One Initialization to Rule them All: Fine-tuning via Explained Variance Adaptation

Fabian Paischer; Lukas Hauzenberger; Thomas Schmied; Benedikt Alkin; Marc Peter Deisenroth; Sepp Hochreiter

One Initialization to Rule them All: Fine-tuning via Explained Variance Adaptation

Fabian Paischer, Lukas Hauzenberger, Thomas Schmied, Benedikt Alkin, Marc Peter Deisenroth, Sepp Hochreiter

27 Sept 2024 (modified: 05 Feb 2025)Submitted to ICLR 2025EveryoneRevisionsBibTeXCC BY 4.0

Keywords: Foundation Models, LoRA, Fine-tuning

TL;DR: We propose a data-driven initialization of LoRA weights that incorporates adaptive rank allocation by maximizing the explained variance across the model.

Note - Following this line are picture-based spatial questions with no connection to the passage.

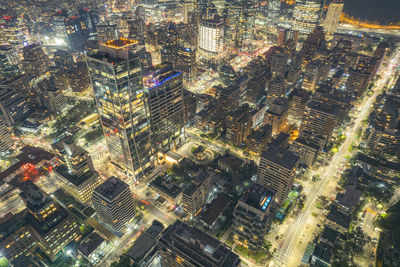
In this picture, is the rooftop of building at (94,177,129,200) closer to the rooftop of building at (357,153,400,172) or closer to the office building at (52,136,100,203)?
the office building at (52,136,100,203)

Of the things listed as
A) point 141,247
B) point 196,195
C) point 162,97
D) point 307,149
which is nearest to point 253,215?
point 196,195

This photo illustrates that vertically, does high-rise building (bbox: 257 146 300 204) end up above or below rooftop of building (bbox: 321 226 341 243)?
above

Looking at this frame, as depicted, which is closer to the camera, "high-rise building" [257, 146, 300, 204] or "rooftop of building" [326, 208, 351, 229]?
"rooftop of building" [326, 208, 351, 229]

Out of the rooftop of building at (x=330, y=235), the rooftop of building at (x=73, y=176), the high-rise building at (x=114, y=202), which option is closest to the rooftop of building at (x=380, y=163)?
the rooftop of building at (x=330, y=235)

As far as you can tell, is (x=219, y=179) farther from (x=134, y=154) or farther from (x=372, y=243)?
(x=372, y=243)

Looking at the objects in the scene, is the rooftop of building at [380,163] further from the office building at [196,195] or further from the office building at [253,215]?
the office building at [196,195]

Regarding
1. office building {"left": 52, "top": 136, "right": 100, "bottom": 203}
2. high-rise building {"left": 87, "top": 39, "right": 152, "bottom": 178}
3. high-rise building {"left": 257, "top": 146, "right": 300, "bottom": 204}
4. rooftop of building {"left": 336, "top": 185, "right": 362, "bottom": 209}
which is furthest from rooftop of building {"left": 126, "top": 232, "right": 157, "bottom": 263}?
rooftop of building {"left": 336, "top": 185, "right": 362, "bottom": 209}

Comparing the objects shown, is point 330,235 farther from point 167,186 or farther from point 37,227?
point 37,227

Abstract: Foundation models (FMs) are pre-trained on large-scale datasets and then fine-tuned on a downstream task for a specific application. The most successful and most commonly used fine-tuning method is to update the pre-trained weights via a low-rank adaptation (LoRA). LoRA introduces new weight matrices that are usually initialized at random with a uniform rank distribution across model weights. Recent works focus on *weight-driven* initialization or learning of adaptive ranks during training. Both approaches have only been investigated in isolation, resulting in slow convergence or a uniform rank distribution, in turn leading to sub-optimal performance. We propose to enhance LoRA by initializing the new weights in a *data-driven* manner by computing singular value decomposition (SVD) on minibatches of activation vectors. Then, we initialize the LoRA matrices with the obtained right-singular vectors and re-distribute ranks among all weight matrices to explain the maximal amount of variance across layers. This results in our new method **E**xplained **V**ariance **A**daptation (EVA). We apply EVA to a variety of fine-tuning tasks ranging from language generation and understanding to image classification and reinforcement learning. EVA exhibits faster convergence than competitors and attains the highest average score across a multitude of tasks per domain while reducing the number of trainable parameters.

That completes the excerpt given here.